Print the portion of the excerpt on state film subsidies that begins at the words "As for education" and stops after the words "high 60% range.", keeping every word unchanged.

→ Source excerpt

+ + +

As for education spending, New Hampshire ranks in the top 10 for achievement and spends over $12,000 per pupil for K-12 (placing it among top 10 states for funding). Georgia was ranked 36th for student achievement in the same Kids Count rankings and per-pupil spending for K-12 was under $3,000 per pupil. New Hampshire's HS graduation rate is also well above the national average, in the 80%+ range and Georgia is well below the national HS graduation rate, in the high 60% range.
While agree that throwing more money at education spending doesn't necessarily mean there will be a correlation in performance, the New Hampshire vs. Georgia example proves the opposite of the point you were trying to make.
Rankings aside, what about that pre-K waiting list? Again, should public revenue go to putting them in a pre-K program or be used to subsidize a movie? I know you want Georgia to "win the fight", but what does that even mean? How about winning a fight to lower tuition costs? Or winning he fight to have universal pre-K? Maybe not as sexy as winning the next Hunger Games movie, but clearly much more important.
I also didn't say Georgia should pick and choose what shoots there, I said that a requirement that the projects be set in Georgia would be a good idea because it would help foster the PR angle and any potential tourism impacts. No, you can't pick what will film in Georgia, but you CAN pick what films will get the subsidy. I offered the suggestion because, one would hope, you would want to get the most bang for the buck.
Wishing for a nation free of state film subsidies isn't some fantastical wishful thinking. Before 2003, it was the reality. No state had a film tax credit program back then. Film tax credits are a blip on the radar in the 100+ years of the US film industry. The historical norm is a level playing field without the subsidy. I am arguing for a return to normalcy. I also recognize there is a competition for these jobs, and it's global. So I think a more pragmatic policy option would be a single national credit. It would keep the jobs domestic and end the costly game of one-upsmanship among the states.
And Pinewood isn't paying to build the studio in Georgia. Rather, they agreed to put their name on the project and manage the facility for the Atlanta-based investors. If you look at the success rate of studios built in areas dependent on large incentives to lure productions, the success rate is horrible. Even Albuquerque Studios in New Mexico has spend most of its existence in bankruptcy. Santa Fe Studios is in trouble. In Michigan, Raleighs Pontiac Studios has been one of the most tragic studio failures and is costing the state millions as it continues to default on bond repayments.
Pinewood Georgia's stages will depend on the ongoing existence of the massive incentive to keep its stages booked. Spending millions on a huge venture when the ultimate success hinges on indefinite public support via the incentive is exactly the most prudent investment. Has the constant bubble crisis taught us nothing? The housing bubble has scary parallels to the current film incentive bubble. After Pontiac's collapse, Raleigh decided to start pulling out of the studio game. And worth noting is the fact that the big six studios themselves haven't thought it prudent to build a single state in a single state outside of California. Disney, Paramount and Universal have all begun massive expansions in Southern California. How, exactly, is Georgia going to win this fight you mention?

+ + +

→ Records
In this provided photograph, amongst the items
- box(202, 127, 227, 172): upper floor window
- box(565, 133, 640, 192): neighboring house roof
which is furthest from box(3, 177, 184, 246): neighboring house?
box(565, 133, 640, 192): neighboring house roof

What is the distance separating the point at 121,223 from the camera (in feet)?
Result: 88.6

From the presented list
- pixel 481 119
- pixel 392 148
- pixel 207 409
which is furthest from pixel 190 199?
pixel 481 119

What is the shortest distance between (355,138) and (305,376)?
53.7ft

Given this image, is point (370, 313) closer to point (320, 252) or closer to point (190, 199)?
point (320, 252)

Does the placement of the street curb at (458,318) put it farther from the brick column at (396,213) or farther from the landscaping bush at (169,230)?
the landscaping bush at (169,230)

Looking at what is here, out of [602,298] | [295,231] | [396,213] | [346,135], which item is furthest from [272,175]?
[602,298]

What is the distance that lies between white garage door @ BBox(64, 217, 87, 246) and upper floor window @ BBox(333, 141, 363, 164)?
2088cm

+ + +

→ The response
As for education spending, New Hampshire ranks in the top 10 for achievement and spends over $12,000 per pupil for K-12 (placing it among top 10 states for funding). Georgia was ranked 36th for student achievement in the same Kids Count rankings and per-pupil spending for K-12 was under $3,000 per pupil. New Hampshire's HS graduation rate is also well above the national average, in the 80%+ range and Georgia is well below the national HS graduation rate, in the high 60% range.